Dataset entries -
[Start of Attachment]
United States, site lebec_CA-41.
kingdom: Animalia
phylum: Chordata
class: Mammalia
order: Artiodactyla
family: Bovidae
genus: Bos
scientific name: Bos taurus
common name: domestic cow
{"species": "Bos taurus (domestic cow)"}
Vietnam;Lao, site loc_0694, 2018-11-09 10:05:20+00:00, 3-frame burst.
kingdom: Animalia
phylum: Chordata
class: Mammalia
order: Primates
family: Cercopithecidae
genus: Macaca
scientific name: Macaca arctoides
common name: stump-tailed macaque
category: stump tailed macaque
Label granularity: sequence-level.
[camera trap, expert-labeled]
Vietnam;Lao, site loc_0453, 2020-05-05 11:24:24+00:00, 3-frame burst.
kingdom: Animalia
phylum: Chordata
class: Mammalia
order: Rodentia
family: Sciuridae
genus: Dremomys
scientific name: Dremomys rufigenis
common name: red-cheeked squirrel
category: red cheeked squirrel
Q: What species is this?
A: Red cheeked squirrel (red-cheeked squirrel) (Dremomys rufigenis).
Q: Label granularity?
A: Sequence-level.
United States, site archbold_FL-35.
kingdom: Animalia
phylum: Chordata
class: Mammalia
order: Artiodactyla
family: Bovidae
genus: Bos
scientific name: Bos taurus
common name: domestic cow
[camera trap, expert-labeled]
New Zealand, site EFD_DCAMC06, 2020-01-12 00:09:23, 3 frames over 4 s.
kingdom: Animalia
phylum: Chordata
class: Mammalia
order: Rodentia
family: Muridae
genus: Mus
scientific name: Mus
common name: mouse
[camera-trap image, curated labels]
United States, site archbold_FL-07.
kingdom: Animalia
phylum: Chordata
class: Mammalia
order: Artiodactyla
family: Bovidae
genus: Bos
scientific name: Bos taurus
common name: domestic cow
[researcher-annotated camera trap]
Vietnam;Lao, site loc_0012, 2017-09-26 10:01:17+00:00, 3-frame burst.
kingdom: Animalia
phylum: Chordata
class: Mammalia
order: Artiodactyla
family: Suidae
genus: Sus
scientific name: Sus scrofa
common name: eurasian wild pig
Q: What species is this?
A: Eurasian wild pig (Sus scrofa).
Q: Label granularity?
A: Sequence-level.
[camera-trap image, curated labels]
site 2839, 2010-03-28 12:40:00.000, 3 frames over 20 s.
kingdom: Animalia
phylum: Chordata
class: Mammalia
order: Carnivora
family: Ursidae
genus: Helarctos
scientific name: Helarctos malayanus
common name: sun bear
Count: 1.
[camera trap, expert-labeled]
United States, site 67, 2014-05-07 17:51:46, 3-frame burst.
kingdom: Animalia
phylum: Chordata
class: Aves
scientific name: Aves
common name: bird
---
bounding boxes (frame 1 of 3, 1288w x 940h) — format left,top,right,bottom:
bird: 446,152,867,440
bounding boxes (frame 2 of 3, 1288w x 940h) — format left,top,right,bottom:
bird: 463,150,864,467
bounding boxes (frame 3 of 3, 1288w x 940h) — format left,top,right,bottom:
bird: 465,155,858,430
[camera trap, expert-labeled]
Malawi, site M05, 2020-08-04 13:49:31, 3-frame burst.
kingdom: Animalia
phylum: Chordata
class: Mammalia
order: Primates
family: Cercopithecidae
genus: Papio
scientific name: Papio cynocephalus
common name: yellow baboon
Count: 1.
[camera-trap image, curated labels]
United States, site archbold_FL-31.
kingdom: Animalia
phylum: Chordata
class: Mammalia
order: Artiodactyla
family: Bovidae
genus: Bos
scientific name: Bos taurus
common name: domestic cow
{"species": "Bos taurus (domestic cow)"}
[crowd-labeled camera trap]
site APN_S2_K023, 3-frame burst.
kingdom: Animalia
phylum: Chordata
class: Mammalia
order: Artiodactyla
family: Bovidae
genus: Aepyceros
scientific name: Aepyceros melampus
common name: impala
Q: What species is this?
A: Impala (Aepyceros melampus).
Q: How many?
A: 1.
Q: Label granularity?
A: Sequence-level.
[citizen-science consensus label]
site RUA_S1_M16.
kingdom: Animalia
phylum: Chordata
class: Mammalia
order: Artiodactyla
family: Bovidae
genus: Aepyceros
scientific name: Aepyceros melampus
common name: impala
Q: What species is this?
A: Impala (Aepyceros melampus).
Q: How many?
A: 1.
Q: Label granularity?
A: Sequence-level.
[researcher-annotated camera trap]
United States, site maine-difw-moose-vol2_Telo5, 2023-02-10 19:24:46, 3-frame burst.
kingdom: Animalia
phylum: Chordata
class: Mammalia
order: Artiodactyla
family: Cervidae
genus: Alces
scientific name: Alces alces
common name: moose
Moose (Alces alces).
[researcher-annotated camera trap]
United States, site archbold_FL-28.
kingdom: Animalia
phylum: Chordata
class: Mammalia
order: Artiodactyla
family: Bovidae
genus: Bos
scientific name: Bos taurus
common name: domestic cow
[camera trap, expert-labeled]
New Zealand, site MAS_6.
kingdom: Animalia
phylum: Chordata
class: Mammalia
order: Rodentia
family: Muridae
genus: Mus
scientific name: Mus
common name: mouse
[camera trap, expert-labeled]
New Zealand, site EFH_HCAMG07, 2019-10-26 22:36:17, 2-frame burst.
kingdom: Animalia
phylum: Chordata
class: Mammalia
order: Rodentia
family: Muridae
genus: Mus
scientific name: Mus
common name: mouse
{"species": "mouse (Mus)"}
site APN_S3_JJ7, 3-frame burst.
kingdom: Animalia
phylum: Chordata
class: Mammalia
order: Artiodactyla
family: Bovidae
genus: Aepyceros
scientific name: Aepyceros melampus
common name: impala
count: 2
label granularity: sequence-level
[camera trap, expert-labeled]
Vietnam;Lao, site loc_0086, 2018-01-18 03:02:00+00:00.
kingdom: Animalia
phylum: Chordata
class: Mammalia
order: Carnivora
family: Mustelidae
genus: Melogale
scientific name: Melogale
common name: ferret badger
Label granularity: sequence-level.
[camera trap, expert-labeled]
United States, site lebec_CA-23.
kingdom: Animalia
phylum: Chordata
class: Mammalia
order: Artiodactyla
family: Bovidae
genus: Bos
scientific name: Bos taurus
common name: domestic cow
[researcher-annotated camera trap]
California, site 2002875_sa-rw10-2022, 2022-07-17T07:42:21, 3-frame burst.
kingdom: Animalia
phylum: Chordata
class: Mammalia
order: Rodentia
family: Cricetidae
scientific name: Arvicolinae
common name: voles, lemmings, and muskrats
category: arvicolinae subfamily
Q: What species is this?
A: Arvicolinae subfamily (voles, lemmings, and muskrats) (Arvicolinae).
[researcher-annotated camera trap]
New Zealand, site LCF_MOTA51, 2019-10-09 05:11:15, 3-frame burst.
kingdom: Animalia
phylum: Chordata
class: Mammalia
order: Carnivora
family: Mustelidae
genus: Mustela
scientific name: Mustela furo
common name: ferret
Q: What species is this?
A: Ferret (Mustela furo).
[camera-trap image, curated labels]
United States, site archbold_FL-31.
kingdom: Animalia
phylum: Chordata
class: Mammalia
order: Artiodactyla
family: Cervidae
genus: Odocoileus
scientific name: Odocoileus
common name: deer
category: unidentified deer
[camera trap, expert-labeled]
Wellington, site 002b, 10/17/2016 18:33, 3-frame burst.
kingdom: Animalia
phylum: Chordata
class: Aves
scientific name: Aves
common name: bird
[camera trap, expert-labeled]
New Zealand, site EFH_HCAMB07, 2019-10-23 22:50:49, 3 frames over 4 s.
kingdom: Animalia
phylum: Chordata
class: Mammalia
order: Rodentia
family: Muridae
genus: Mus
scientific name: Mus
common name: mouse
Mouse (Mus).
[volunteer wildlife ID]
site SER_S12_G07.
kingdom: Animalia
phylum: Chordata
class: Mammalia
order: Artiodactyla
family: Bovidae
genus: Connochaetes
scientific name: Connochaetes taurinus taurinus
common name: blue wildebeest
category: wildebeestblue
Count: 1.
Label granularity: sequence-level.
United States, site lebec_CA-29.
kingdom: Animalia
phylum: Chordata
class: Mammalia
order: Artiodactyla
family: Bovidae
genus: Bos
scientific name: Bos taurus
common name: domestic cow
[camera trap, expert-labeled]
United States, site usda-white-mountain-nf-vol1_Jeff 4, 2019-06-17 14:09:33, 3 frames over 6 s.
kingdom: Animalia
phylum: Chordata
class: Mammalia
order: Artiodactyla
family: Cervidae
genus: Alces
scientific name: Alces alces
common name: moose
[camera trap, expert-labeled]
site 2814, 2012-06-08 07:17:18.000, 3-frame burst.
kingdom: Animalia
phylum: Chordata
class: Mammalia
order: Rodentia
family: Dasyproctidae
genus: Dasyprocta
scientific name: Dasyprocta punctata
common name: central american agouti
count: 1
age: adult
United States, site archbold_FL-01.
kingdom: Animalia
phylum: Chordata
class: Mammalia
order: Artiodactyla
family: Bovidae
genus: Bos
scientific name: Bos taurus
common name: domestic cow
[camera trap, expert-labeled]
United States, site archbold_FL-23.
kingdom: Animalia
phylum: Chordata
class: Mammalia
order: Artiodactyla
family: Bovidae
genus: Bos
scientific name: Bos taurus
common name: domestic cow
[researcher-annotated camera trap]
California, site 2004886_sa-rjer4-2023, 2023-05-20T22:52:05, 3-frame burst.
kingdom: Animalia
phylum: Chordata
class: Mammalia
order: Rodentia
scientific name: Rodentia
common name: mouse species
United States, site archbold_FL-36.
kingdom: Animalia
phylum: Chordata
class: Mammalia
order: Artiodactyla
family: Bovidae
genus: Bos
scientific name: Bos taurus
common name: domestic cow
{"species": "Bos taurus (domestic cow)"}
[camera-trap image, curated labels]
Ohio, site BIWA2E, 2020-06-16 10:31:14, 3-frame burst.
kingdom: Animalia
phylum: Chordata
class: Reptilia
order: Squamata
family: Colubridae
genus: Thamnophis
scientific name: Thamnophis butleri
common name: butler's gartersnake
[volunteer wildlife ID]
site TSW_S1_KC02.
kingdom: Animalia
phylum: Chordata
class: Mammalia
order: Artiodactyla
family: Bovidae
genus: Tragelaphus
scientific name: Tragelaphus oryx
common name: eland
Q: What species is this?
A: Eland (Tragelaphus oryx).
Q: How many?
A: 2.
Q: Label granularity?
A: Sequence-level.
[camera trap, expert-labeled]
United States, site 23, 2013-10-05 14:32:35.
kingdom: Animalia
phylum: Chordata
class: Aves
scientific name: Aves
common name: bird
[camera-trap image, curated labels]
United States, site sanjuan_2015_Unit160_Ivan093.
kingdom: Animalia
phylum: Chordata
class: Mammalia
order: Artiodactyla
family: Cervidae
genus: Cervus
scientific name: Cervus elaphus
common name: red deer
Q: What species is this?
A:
[End of Attachment]
Task brief - Print exactly, and only, the lines running from the one that contains "scientific name: Cervus elaphus" to the last line of the records above.

Answer section -
scientific name: Cervus elaphus
common name: red deer
Q: What species is this?
A:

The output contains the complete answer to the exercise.